Filmin yönetmeni ve senaryo ekibinde de yer alan Özer Feyzioğlu, filmde samimi ve doğal olmaya gayret ettiklerini aktarıyor. “Ereni toplamda 4 kişi canlandırdı. Film çekimi doğası gereği kolay olmayan bir şey. Kıymetli eserler birtakım acılar çekmeden çıkmıyor ortaya. Bizim bir amacımız ve o çerçevede çekmemiz gereken bir film var. Amacımız, sanatsal bir eser yaratmak. Bu eseri yaratmak için gereken şeyleri yapmak özellikle çocuklar tarafından her zaman kolay gerçekleştirilemiyor. Tabi ki kolay olmadı ama bu film için değer. Bu film samimi olmaya gayret eden bir film. İletişimini samimilik, açıklık ve doğallıktan almaya gayret eden bir film.”
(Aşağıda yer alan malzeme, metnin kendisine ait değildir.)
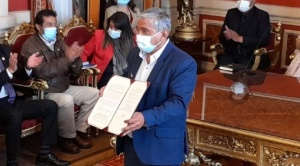 Arias promulga ley de canasta estudiantil que tendrá nueve productos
Ürettiklerinin, gerçek hikâyenin yanı sıra bir sanat eseri olduğunu da sözlerine ekliyor Feyzioğlu. “Sanat eseri niteliğini oluşturan şey, konudan bağımsız bir durumdur. Herhangi bir konuda sanat eseri üretebilirsiniz. Bomboş bir konuda, muhteşem bir sinema eseri yaratabilirsiniz. Ya da tamamen güçlü, duygusal, felsefi bir içerikle berbat bir sinema filmi de yaratabilirsiniz. Bize düşen görev, önem verdiğimiz konularda iyi ve güçlü bir sanatçı olmayı başarıp, güçlü bir sanat eseri yaratabilmek.”
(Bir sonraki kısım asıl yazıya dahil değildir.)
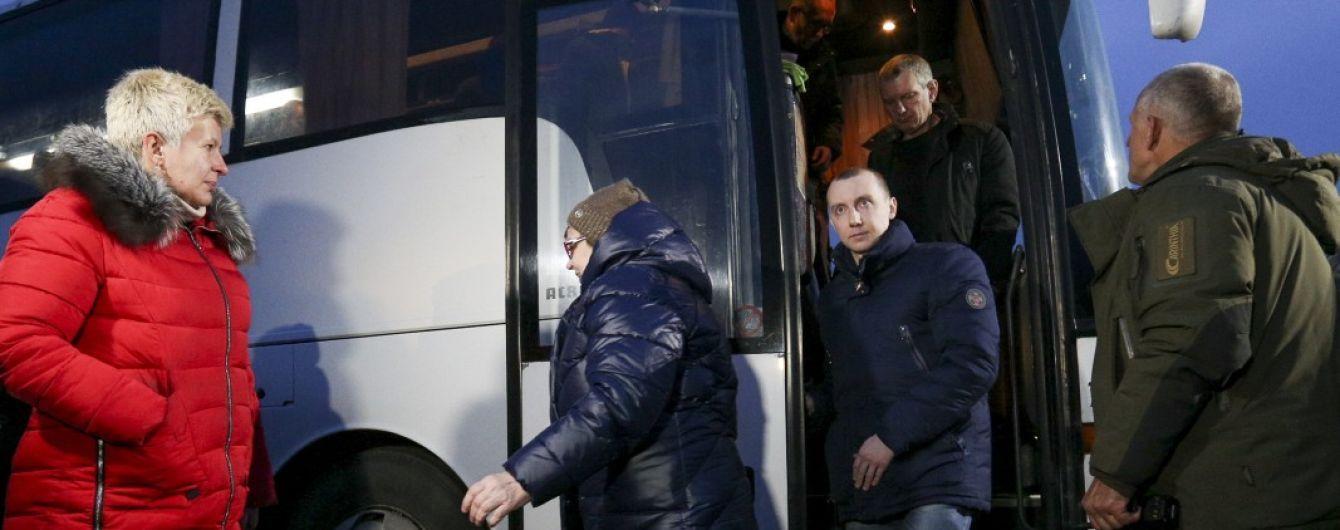 Все освобожденные 29 декабря пленные получили предложения новой работы и жилья - Минветеранов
AYNI YÖRENİN AYNI ÇOCUKLARIYIZ

Sette en duygulu anlara sebep olan kişi ise Eren’i canlandıran, Eren’e Eren kadar benzeyen Rahman Beşel oldu... Rahman hiç oyunculuk tecrübesi olmayan Tonyalı bir genç. Hem basın karşısına ilk kez çıkması hem de bir şehidi canlandırmanın ağır sorumluluğu altında şunları söylüyor Rahman, “Teklif geldiğinde çok şaşırdım. Sonradan öğrendim ki ben olmasam sırada daha yaklaşık 400 kişi falan varmış. Onların arasından seçilmek beni daha fazla gururlandırdı. Bana eski ortaokul müdürümüz üzerinden ulaştılar. Bu yılın nisan ya da mayıs aylarındaydı. Oraya oyuncu aramak için gitmişler. Demişler ki ‘Eren’e benzeyen, sarışın renkli gözlü öğrencileriniz var mı?’ Hocamız da benim ismimi vermiş. Okula gittim, video çektik. Sonrasında İstanbul’a gidip orada bir ay oyunculuk eğitimi aldım. Sete alışmak için Antakya’ya gidip, çekimleri takip ettim.”

Eren’i anlamak için araştırma yaptığını ve onu, tanıyanlardan dinlediğini aktaran Beşel, aynı yöre insanı oldukları için zorlanmadığını da dile getiriyor. “Benzer yörede yaşayan insanların benzerliği de çok oluyor. O da ben de Trabzonluyum. Günlük yaptığımız şeyler benzer olunca çok zorlanmadım onu anlamak konusunda. Bu filmde gösterdiklerimiz yaşanan olaylar. Şehit bir kişiyi oynamak hem sevinç hem gurur hem de üzüntüyü bir arada yaşattı bana. Evinin yanındaki mezarının başındayız şu an, buradan her geçişimde öyle bir üzüntü duyuyorum ki tarifi imkânsız. Her oturduğum, kalktığım, yoldan geçtiğim an diyorum ki “iyi ki varsınız...”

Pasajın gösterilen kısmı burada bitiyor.